There’s a couple that I would really like to document. The first is the World Series, which I’m hoping will come true this October! Another is one of the two major political party national conventions (RNC or DNC), which is basically the Super Bowl of politics.
Are there any specific photographers or images that inspired you?
Yes for sure. As for photographers, Walter Iooss Jr., Doug Mills, Neil Leifer, Gordon Parks, Michael Williamson, Dan Winters and Greg Foster top my list. I could go on and on about each of them and what they’ve meant to me in my career.
So many images have inspired me over the years, and I would say that some of Parks images’ from the South during the 1950s are some of the most gripping I’ve seen. And Iooss’ photographs, particularly his portraits, of Michael Jordan during the 1990s are absolutely incredible.
Leifer’s mesmerizing photograph of Muhammad Ali standing over Sonny Liston is perhaps the one image that has inspired me the most. What most people don’t know is that photograph was shot on strobes (which I installed a lot of when I was an SI assistant) and a medium format camera. That means that Leifer had only one shot to get that photo—not a motor drive of multiple images. By looking at the photograph, it seems like Ali is standing over him for an eternity, taunting him. But if you watch the video, it’s a very quick movement that Ali makes with his arm. It’s just incredible that Leifer got that image, in focus (no auto focus in 1964) and with one shot. I get cold chills when I think about it.

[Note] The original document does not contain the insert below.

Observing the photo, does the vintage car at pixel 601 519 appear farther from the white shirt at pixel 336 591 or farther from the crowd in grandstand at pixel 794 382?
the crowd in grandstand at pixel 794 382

Any advice to someone who wants to follow in your footsteps?
Professionally, my biggest piece of advice is to be dependable and consistent with clients. A mediocre photographer can be very successful in this freelance world if he or she is always on time, delivers images the client asks for, and does it with a smile. Staying in business has to come first for the dream to happen.
Creatively, I say to make images for yourself, whenever possible. Sometimes, there’s only enough time or the logistics only allow for the images the client wants. But every chance I get, I make images that I want, but only after I’ve gotten what I was sent to do. And many times, the images I make end up being used anyway. The best assignments are when my creative vision aligns with the client wants.
Expanding on staying creative, I will say that working on personal projects can really feed the soul. It’s such an amazing experience to shoot something knowing that there’s no editor to please, no time constraints to worry with, only me, my camera, and the story.
The last thing I would say, is when photographing something where there are many photographers, go where they aren’t as much as you can. Following the pack only gets you the same images as everyone else.